Quel islam pour l’Europe?

Ben AchourYadh Ben Achour, François Dermange
Quel islam pour l’Europe ?
Genève, Labor et Fides 2017, 132 p.

Deux auteurs, un juriste et ancien doyen de la Faculté des sciences juridiques de Tunis, membre du Comité des droits de l’Homme des Nations Unies, et un professeur d’éthique à l’Université de Genève, ancien doyen de la Faculté de théologie, prennent le risque de parler de l’islam en Europe. Dans le tourbillon des passions et des grandes peurs, ils proposent de réaliser quatre petits pas vers la sagesse.

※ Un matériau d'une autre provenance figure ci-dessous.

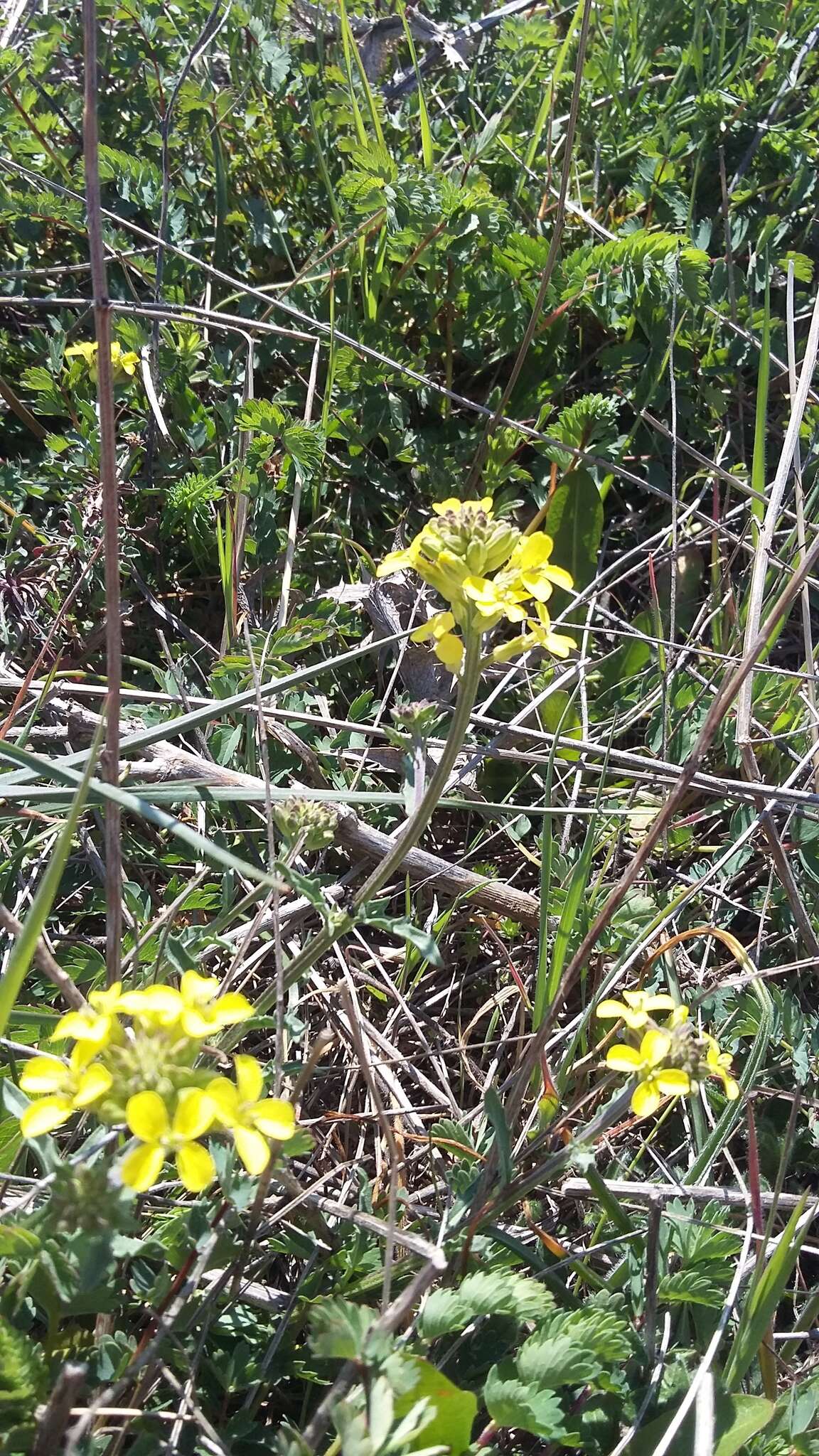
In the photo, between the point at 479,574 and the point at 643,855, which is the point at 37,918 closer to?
the point at 479,574

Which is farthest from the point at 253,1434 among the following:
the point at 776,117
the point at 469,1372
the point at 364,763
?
the point at 776,117

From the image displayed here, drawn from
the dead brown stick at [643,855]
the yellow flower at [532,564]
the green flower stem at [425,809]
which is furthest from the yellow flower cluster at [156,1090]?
the yellow flower at [532,564]

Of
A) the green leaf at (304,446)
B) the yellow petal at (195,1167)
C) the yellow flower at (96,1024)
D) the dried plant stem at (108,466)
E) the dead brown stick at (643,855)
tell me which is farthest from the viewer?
the green leaf at (304,446)

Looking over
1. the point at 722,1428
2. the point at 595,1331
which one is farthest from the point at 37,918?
the point at 722,1428

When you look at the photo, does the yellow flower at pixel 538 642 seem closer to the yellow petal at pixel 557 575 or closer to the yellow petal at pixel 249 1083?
the yellow petal at pixel 557 575

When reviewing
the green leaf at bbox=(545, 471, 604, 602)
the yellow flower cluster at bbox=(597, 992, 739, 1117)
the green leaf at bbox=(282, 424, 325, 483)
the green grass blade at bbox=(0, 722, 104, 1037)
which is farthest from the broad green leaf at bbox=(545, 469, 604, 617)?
the green grass blade at bbox=(0, 722, 104, 1037)
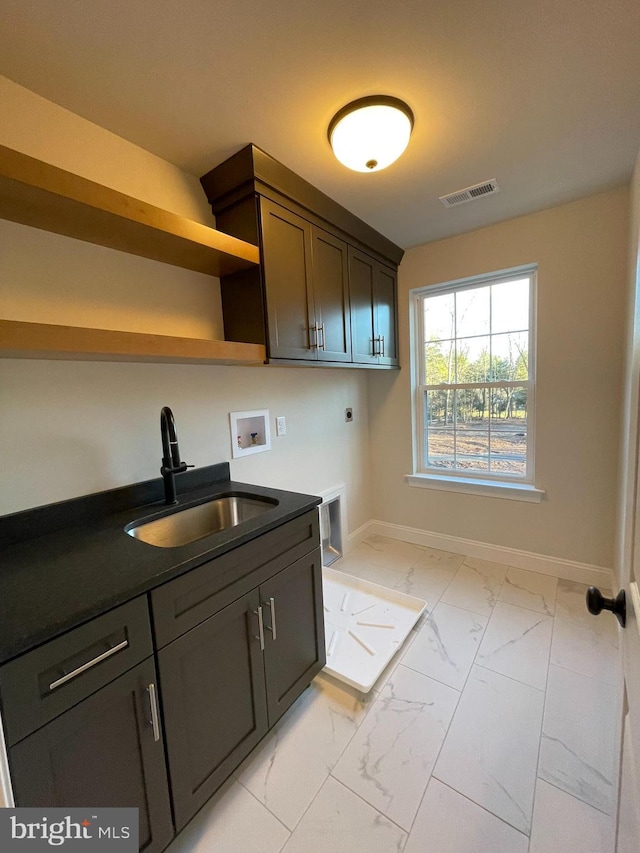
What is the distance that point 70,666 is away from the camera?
2.56ft

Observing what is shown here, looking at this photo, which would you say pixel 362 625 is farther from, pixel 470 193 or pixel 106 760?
pixel 470 193

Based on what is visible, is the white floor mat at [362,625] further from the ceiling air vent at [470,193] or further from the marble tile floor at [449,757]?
the ceiling air vent at [470,193]

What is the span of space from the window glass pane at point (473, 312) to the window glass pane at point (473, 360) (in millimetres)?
62

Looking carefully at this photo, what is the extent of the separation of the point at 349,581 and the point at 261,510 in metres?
1.15

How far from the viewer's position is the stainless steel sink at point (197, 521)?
1407 mm

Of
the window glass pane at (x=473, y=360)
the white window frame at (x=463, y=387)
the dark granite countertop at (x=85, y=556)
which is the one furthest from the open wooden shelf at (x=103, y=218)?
the window glass pane at (x=473, y=360)

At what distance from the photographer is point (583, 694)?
1.49 meters

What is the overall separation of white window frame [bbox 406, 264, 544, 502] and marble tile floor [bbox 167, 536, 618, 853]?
2.86 ft

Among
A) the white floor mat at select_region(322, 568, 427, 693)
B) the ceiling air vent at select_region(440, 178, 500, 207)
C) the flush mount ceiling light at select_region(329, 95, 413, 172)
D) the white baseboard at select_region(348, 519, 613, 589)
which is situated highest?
the ceiling air vent at select_region(440, 178, 500, 207)

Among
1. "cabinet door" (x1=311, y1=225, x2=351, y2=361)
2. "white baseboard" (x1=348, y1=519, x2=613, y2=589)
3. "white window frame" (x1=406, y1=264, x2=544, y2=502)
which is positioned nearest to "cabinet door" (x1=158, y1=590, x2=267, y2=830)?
"cabinet door" (x1=311, y1=225, x2=351, y2=361)

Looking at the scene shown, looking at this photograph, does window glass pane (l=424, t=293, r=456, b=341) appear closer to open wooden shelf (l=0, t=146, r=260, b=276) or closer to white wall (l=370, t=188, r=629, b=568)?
→ white wall (l=370, t=188, r=629, b=568)

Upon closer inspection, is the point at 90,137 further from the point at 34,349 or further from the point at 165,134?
the point at 34,349

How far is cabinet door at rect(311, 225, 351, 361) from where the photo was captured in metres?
1.89

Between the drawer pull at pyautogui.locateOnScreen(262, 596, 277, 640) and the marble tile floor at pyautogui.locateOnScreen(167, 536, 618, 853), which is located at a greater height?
the drawer pull at pyautogui.locateOnScreen(262, 596, 277, 640)
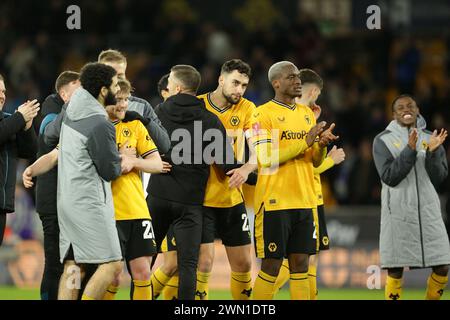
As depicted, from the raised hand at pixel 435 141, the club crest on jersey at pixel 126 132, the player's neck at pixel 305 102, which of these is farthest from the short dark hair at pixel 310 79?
the club crest on jersey at pixel 126 132

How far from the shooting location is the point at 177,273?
978 cm

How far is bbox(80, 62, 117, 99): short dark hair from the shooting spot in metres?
7.84

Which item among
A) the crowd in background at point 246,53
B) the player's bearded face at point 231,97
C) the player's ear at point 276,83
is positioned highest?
the crowd in background at point 246,53

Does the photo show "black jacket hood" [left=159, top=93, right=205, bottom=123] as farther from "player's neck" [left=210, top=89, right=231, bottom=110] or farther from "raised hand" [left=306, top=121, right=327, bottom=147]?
"raised hand" [left=306, top=121, right=327, bottom=147]

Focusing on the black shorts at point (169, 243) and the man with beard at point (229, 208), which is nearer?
the man with beard at point (229, 208)

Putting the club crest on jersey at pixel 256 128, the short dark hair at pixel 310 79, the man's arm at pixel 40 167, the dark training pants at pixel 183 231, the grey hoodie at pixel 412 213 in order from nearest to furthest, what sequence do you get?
the man's arm at pixel 40 167
the dark training pants at pixel 183 231
the club crest on jersey at pixel 256 128
the grey hoodie at pixel 412 213
the short dark hair at pixel 310 79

L’un de ces pas est de faire face au parcours historique de l’islam, de ses relations dès le VIIIe siècle avec l’Europe (confrontations mais aussi échanges). La radicalisation, nous dit Ben Achour, n’est pas interne à la religion mais la conséquence d’autres facteurs: nationalisme, sous-développement, victimisation, sentiment d’injustice, jeux d’influences des grandes puissances.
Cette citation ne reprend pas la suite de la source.